Conversations For Transformation: Essays Inspired By The Ideas Of Werner Erhard

Conversations For Transformation

Essays By Laurence Platt

Inspired By The Ideas Of Werner Erhard

And More


Happy Memories, Great Feelings

Washington DC, USA

September 20, 2009



This essay, Happy Memories, Great Feelings, was conceived at the same time as

The Walk To Paradise Garden
Photography by William Eugene Smith
Ahhh!  ... the happy memories and all those great feelings  from the yesterdays.

Unexamined, the happy memories and all those great feelings from the yesterdays are the undertow, the backwash we rail against yet can't get enough of, which inexorably drags us back into the past. Examined, the happy memories and all those great feelings from the yesterdays are simply the happy memories and all those great feelings from the yesterdays.

That's more than just clever Zen wordplay. Unexamined happy memories and great feelings from the yesterdays (in other words, the good old days  syndrome) not only get in the way of today  and now  being an open new source of happiness and greatness. It's worse than that. The undertow from the good old days  syndrome skews  away from looking to the future  as a source of happiness and greatness. When that happens, there's nothing to look forward to. Literally, there's no future worth living into. When there's no future worth living into, life and all the tomorrows simply and unbearably just creep on in this petty pace  (as William Shakespeare may have said).

When the happy memories and all those great feelings from the yesterdays are simply the happy memories and all those great feelings from the yesterdays, not only is today / now / the present  freed up to originate new  happy memories and great feelings, but - smarter yet - so is the future. In other words, when the happy memories and all those great feelings from the yesterdays are simply the happy memories and all those great feelings from the yesterdays, there's an open future worth living into. It's no longer only the past  which is drawn from for happy memories and great feelings. When only the past  is drawn from for happy memories and great feelings, that's what's called hankering.

I'd like to examine happy memories and great feelings - twice. Once, as they are in childhood. Then again, as they are in adulthood.

It's a paradox. Childhood's happy memories and great feelings aren't tempered by anything. There isn't anything in the way. We create them, and we know how  to create them. But it's not devious knowing. It's not figuring out  knowing. It's not clever  knowing. The truth is children don't have adult  knowing. Children have natural  knowing. They have Zen mind ie beginner's  mind.

As children, we may not be able to articulate how  we naturally create happy memories and those great feelings. But then again, we don't need to. In childhood, happy memories and those great feelings come easily, effortlessly, spontaneously. Yet in adulthood when there's infinitely more freedom of expression, when there's infinitely more freedom of choice, when there's infinitely more freedom of movement than in childhood (we can say  what we want, we can do  what we want with whom we want, we can go  where we want when we want), our innate knowing, our natural  knowing the source of great feelings, is often tempered, is occasionally blurred, and is sometimes even buried entirely. They appear to be less available or even not available at all.

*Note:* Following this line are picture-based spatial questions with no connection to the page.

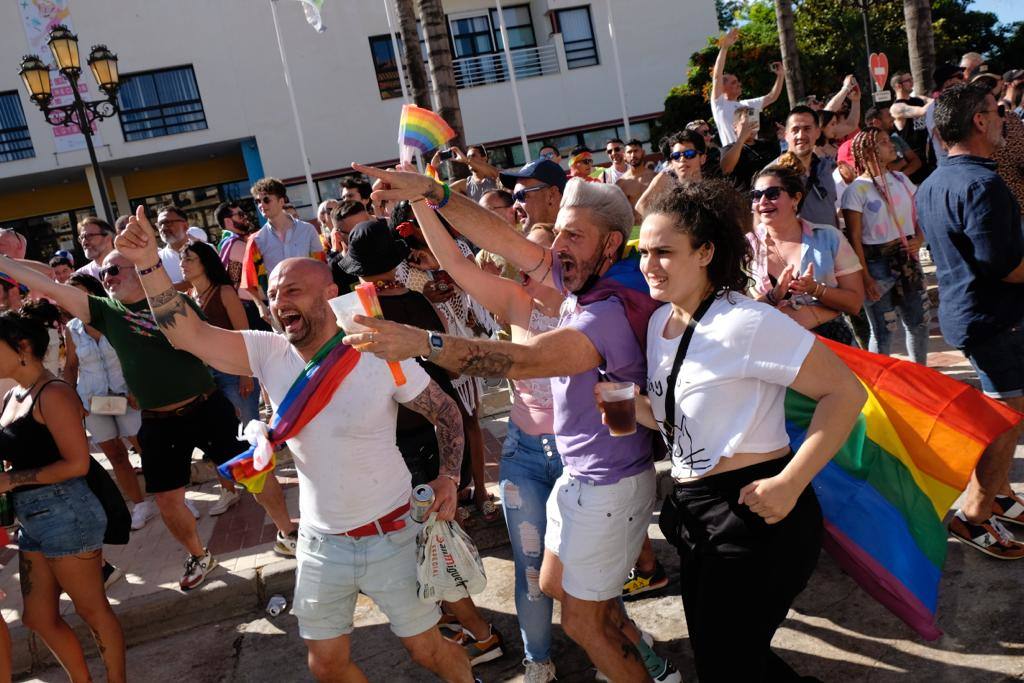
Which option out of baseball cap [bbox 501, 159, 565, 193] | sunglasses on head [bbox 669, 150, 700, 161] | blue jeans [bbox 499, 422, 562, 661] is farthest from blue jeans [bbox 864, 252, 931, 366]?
blue jeans [bbox 499, 422, 562, 661]

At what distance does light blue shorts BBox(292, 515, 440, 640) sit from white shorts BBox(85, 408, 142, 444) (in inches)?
158

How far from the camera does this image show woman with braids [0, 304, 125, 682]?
3773 mm

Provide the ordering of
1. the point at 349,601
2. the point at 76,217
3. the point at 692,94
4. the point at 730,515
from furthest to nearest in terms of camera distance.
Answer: the point at 76,217
the point at 692,94
the point at 349,601
the point at 730,515

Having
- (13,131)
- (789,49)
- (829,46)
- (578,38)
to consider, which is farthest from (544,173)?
(829,46)

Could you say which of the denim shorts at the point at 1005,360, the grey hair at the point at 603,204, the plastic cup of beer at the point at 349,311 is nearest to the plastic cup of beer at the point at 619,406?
the grey hair at the point at 603,204

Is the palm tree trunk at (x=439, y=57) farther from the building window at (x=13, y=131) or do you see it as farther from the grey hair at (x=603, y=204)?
the building window at (x=13, y=131)

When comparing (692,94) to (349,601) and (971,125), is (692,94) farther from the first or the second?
(349,601)

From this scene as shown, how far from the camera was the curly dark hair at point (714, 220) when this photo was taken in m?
2.52

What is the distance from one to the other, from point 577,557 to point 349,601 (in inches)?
38.2

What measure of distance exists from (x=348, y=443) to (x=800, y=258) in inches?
101

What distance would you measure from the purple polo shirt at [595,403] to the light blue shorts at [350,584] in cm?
83

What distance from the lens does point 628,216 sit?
2971 mm

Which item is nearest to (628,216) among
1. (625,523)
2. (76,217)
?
(625,523)

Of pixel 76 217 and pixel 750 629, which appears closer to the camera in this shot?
pixel 750 629
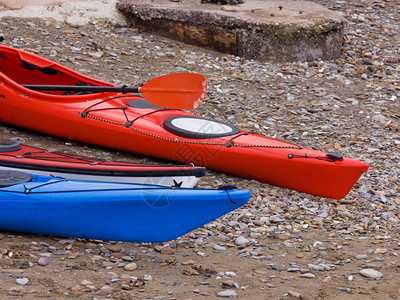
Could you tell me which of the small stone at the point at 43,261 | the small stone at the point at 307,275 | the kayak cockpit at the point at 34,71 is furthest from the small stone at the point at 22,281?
the kayak cockpit at the point at 34,71

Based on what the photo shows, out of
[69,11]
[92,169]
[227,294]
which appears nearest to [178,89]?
[92,169]

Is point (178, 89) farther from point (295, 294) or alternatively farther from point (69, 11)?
point (69, 11)

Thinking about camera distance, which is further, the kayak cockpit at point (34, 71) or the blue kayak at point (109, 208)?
the kayak cockpit at point (34, 71)

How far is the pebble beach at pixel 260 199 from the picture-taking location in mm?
3275

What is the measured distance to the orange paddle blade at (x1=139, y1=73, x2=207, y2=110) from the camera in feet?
15.2

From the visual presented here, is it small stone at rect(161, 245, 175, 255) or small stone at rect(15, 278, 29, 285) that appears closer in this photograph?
small stone at rect(15, 278, 29, 285)

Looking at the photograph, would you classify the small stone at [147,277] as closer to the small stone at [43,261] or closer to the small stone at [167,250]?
the small stone at [167,250]

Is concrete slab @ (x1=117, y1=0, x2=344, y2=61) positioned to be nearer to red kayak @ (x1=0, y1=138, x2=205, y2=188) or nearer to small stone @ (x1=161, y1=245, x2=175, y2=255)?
red kayak @ (x1=0, y1=138, x2=205, y2=188)

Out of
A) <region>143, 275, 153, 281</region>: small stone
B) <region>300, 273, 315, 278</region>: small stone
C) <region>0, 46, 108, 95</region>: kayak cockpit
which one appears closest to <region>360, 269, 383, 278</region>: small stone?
<region>300, 273, 315, 278</region>: small stone

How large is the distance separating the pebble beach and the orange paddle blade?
1.71ft

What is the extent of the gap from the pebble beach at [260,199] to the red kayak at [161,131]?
11 cm

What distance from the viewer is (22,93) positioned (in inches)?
199

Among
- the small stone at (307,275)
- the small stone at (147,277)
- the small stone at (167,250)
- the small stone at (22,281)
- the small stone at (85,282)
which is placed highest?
the small stone at (22,281)

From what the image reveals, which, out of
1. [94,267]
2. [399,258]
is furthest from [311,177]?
[94,267]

Less freedom in childhood. Yet more happy memories, more great feelings. More freedom in adulthood. Yet less access to the source of, to the ability to create, on demand, happy memories and great feelings. They happen when they happen, to be sure, yet less easily, less effortlessly, less spontaneously than in childhood when freedom was in shorter supply.

That's the paradox.

Here's a suggestion for resolving the paradox: consider that around the time it became a paradox, that's when you stopped keeping your future open. That's when you stopped seeing possibility in front of you. With no possibility in sight in your future, that's when you started relying on the happy memories and great feelings from your past to carry over  into your present and into your future. That's what's known as resting on laurels. Resting on laurels may work briefly, temporarily, interimly. But ultimately, resting on laurels doesn't work. It's more than that, actually. When it comes to living life powerfully, when it comes to living a life you love, when it comes to being fully Self expressed and living into a future worth living into of your own creation, resting on laurels can't  work.

Furthermore, since the happy memories and great feelings from your past have already happened  and are therefore static  and non-regenerative, expecting them to carry over into your present and into your future is what's known as coming from scarcity.
Werner Erhard distinguishes a resolution (it's a correction, actually) for this state of affairs, for this false sense of scarcity. It's to put the past in the past  rather than in the future. Like any stroke of brilliance, in hindsight it's obvious  the past belongs in the past and not in the future. But then again, hindsight is always 20/20 vision.

With the past in the past, there's only open space, only possibility  in the future. That's when the future is wide open. That's when anything you create as a possibility and stand for happening, can happen.

If you look, you may notice that's what we once naturally knew as children when we still had untainted Zen mind, beginner's mind. That's what we once naturally knew as children, and then forgot or became too clever and too sophisticated to continue to know as adults. We forgot the joy in life, the source of all those happy memories and great feelings we have, is the possibility of what could happen, rather than what's already happened.

I wonder: was this the original intention of the massively misinterpreted "Lest ye be as little children, ye shall not enter the kingdom of heaven."?